> LESETEXT
────
Touristen sind immer willkommen
Wer in die andere Richtung reist, spürt von diesen Unterschieden freilich kaum etwas. Neben der Hauptstadt Riga sind auch die ländlichen Gebiete des Landes für naturverbundene Touristen interessant.
Einige Landstriche wirken noch völlig unberührt und im Vergleich zu anderen ehemaligen Sowjetrepubliken hält sich die Umweltbelastung in Grenzen.
Das Gebiet um die Kleinstadt Madona im Osten des Landes ist sogar für seine reine Luft berühmt. Hier befindet sich auch die höchste Erhebung Lettlands: Mit 312 Metern Höhe ist das der Gaiziņkalns im Vidzemer Hochland. Von der überwiegend flachen Landschaft profitiert auch, wer Lettland mit dem Fahrrad erkunden möchte. Wer dabei in den Sommermonaten die Augen offen hält, hat gute Chancen, unterwegs Schreiadler oder Störche zu sehen.
────
> ANGEZEIGTE INFORMATIONEN

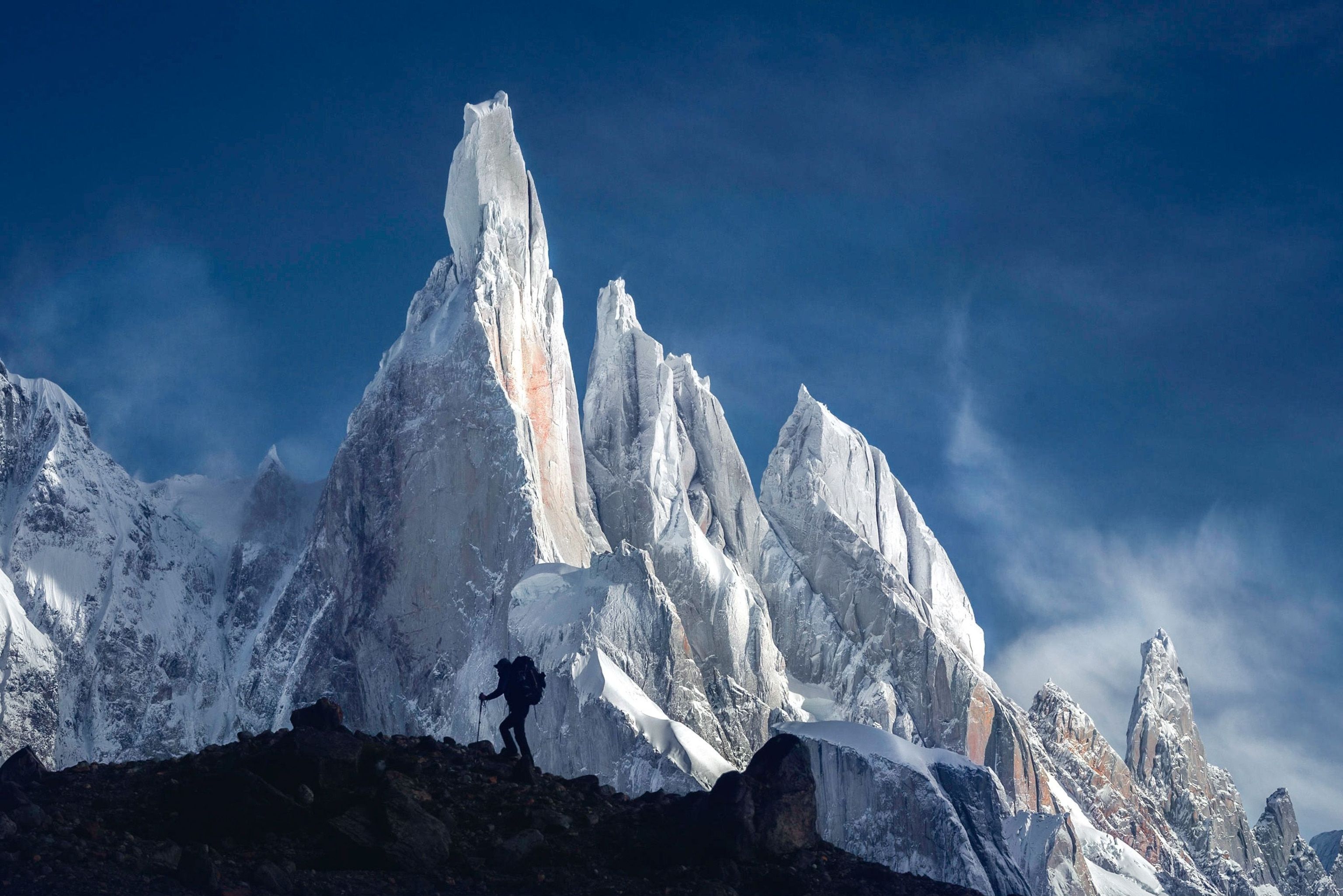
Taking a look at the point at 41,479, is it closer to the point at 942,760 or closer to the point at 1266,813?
────
> AUFGABE A
Nenne alle Namen von Städten, Bergen und Landschaften innerhalb Lettlands, die der Lesetext über Lettland erwähnt.
> AUFGABE B
Schreibe den Lesetext über Lettland im gleichen Stil weiter, beginnend nach seinem letzten Satz.
Das Material ist eigenständig und gehört nicht zum Lesetext über Lettland.

> ANTWORT A
Riga, Madona, Gaiziņkalns, Vidzemer Hochland

> ANTWORT B
Höhepunkt des Jahres – das Jani-Fest
Besonders bei Touristen beliebt ist auch die Gegend um Jūrmala, 40 Kilometer westlich von Riga. Hier wie überall im Land feiern die Letten mit Fackeln und in den traditionellen Trachten jedes Jahr in der Nacht zum 24. Juni das Jani-Fest – die baltische Version der Mittsommernacht. In Lettland ist diese Feier wichtiger als Weihnachten.
Wer die Möglichkeit hat, dem Höhepunkt des Jahres beizuwohnen, sollte sich diese auf keinen Fall entgehen lassen. Hier beginnt man auch zu verstehen, warum den Letten ihre Tradition und Identität so wichtig sind.
(Erstveröffentlichung 2009. Letzte Aktualisierung 27.05.2020)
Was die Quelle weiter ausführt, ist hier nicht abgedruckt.